_Data for analysis_:
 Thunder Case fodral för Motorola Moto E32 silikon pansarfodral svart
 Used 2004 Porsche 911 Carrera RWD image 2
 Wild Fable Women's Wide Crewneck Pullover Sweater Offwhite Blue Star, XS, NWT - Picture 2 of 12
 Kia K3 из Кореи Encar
==
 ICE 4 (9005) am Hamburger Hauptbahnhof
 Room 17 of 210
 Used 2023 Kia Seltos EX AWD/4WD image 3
---
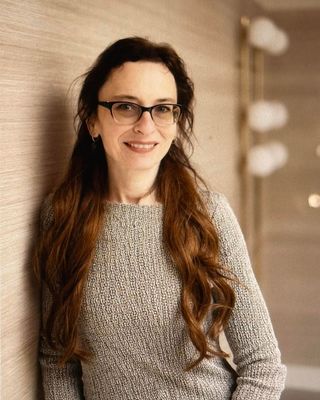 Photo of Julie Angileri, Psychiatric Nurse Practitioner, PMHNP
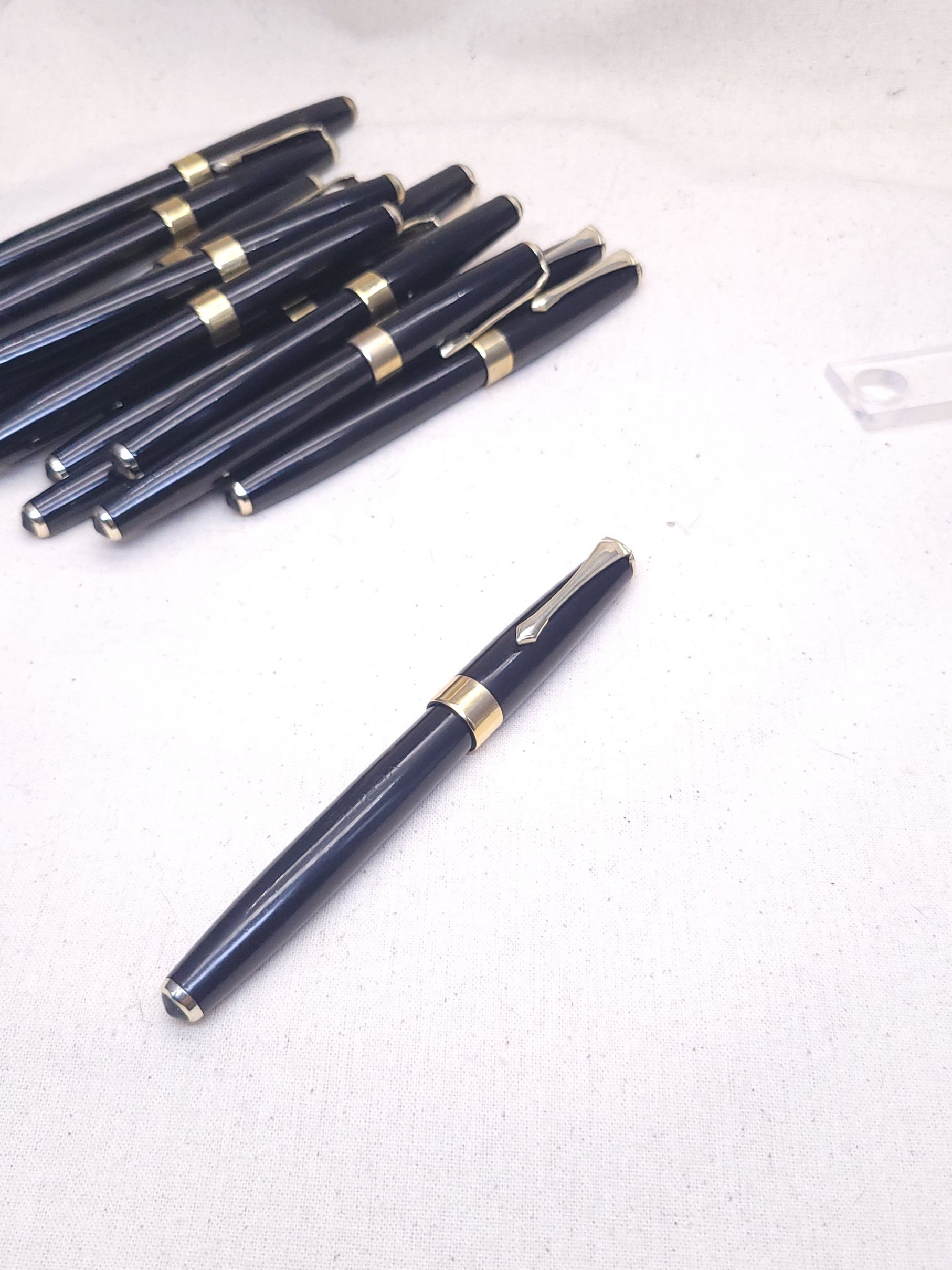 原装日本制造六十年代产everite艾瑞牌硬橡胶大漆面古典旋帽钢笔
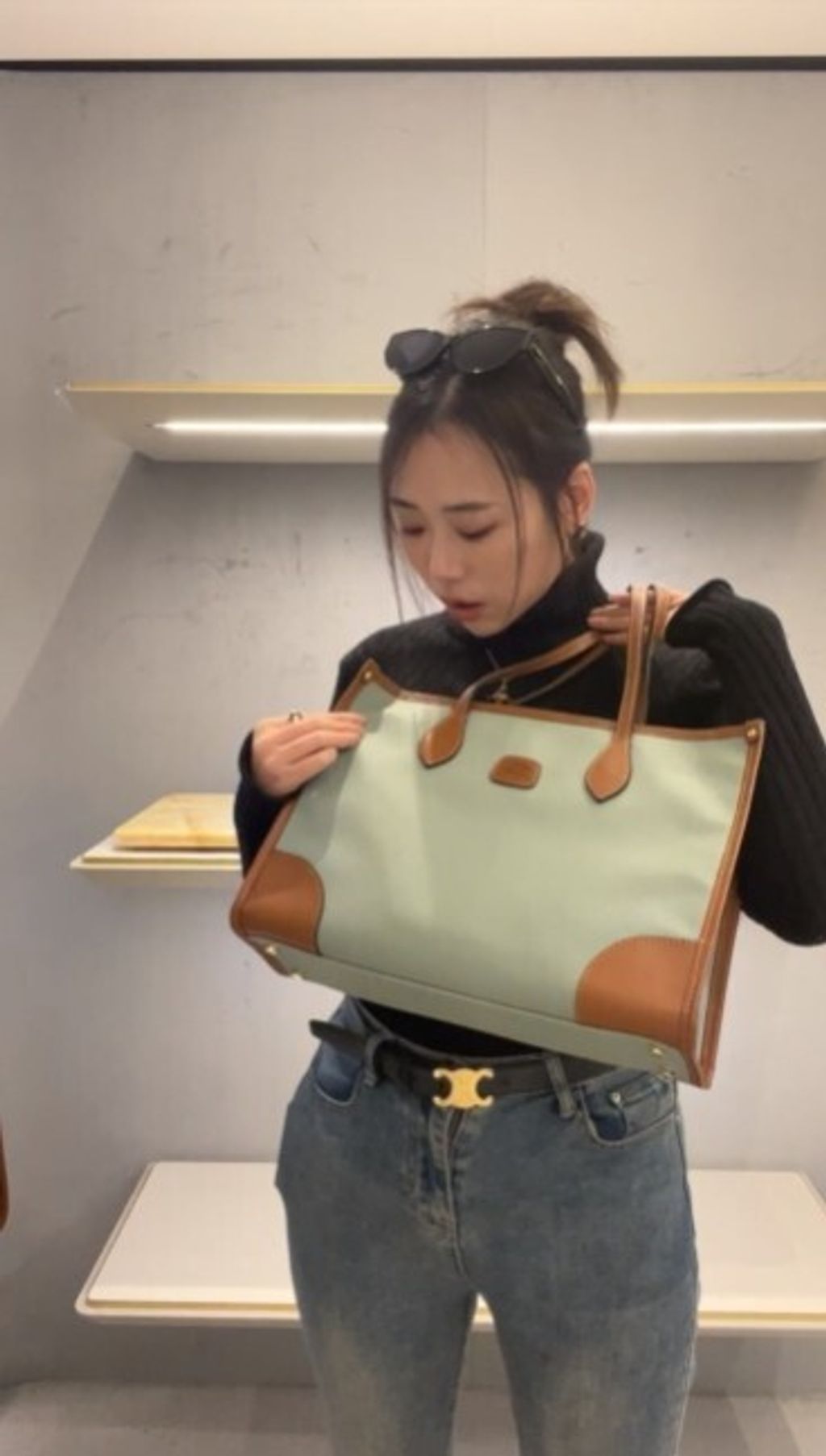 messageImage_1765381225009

_Your goal_:
Retype exactly the lines of the data above that fall between the line with "Used 2004 Porsche 911 Carrera RWD image 2" and the line with "Kia K3 из Кореи Encar", inclusive, and add nothing.

_Answer_:
 Used 2004 Porsche 911 Carrera RWD image 2
 Wild Fable Women's Wide Crewneck Pullover Sweater Offwhite Blue Star, XS, NWT - Picture 2 of 12
 Kia K3 из Кореи Encar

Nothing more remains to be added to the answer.